* [Extract]

/---

Of course, I realize that Dad was just trying to be funny, but in the back of my mind, half of me is still expecting someone to pop in at any moment, and hold me accountable for time wasted. The other half is in firm agreement with whoever it was who said "The most important requirement for creativity is time for noodling." Time for noodling? What is that, you ask? Well, it's what I do here on the porch each morning, or whenever I'm wandering around on one of my creative excursions - what Julia Cameron refers to as "Artist's Dates." To the casual observer, it might appear that I am doing absolutely nothing, just "killing time", but they couldn't be further from the truth. All the activity just happens to be taking place inside my head. Without noodling, there would be no stories, no blog, no wonderful vignettes or color combinations, no Cantina Garden, no Bountiful Sprout, no good life in the Hill Country, and most certainly, no euphoria.
Still, the common sense half of me demands balance. This half gets very disgruntled if I slip too far into my head, and ignore her need for order and simplicity. Creative Becky is dreading the family reunion that is being hosted here next month, but Common Sense Becky is tickled pink. She knows that it is only when an event such as this is looming, that she is allowed the upper hand. Finally she will have enough power to get shit done around here, and if anyone just happens to drop in and ask for a reckoning, she'll be more than ready for them! First item on her agenda? That gol' darn porch!

\---

* [Recorded information]
/---

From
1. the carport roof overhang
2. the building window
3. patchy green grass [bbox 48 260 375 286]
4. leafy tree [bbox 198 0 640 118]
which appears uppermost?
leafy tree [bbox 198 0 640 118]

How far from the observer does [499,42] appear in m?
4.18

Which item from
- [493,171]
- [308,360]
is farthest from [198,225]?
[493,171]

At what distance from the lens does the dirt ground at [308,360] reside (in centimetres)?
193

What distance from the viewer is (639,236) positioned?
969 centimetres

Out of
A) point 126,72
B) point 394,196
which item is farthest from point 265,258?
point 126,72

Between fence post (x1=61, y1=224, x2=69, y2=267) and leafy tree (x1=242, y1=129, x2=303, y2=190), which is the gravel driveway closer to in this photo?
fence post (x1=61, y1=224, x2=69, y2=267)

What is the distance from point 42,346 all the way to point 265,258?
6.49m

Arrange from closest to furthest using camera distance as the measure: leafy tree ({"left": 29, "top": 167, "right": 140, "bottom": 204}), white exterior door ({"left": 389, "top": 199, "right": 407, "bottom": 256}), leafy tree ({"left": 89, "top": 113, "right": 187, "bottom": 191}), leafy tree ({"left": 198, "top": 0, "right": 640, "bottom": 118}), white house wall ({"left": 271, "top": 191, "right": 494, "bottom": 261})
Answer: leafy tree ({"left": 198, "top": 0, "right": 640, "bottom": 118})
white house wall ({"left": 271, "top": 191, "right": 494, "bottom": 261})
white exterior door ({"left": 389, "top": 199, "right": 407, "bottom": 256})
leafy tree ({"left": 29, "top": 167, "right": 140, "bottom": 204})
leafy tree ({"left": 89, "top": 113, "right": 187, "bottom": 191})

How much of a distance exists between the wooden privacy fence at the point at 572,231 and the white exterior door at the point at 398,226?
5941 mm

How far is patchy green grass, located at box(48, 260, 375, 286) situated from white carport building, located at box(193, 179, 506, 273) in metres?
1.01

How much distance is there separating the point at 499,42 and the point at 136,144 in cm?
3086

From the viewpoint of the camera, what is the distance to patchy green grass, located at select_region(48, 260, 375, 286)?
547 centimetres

\---

Can you update the noodling text from "Still, the common" to "gol' darn porch!", inclusive, writing "neighborhood potluck" in place of "family reunion"? Work from the text alone.

Still, the common sense half of me demands balance. This half gets very disgruntled if I slip too far into my head, and ignore her need for order and simplicity. Creative Becky is dreading the neighborhood potluck that is being hosted here next month, but Common Sense Becky is tickled pink. She knows that it is only when an event such as this is looming, that she is allowed the upper hand. Finally she will have enough power to get shit done around here, and if anyone just happens to drop in and ask for a reckoning, she'll be more than ready for them! First item on her agenda? That gol' darn porch!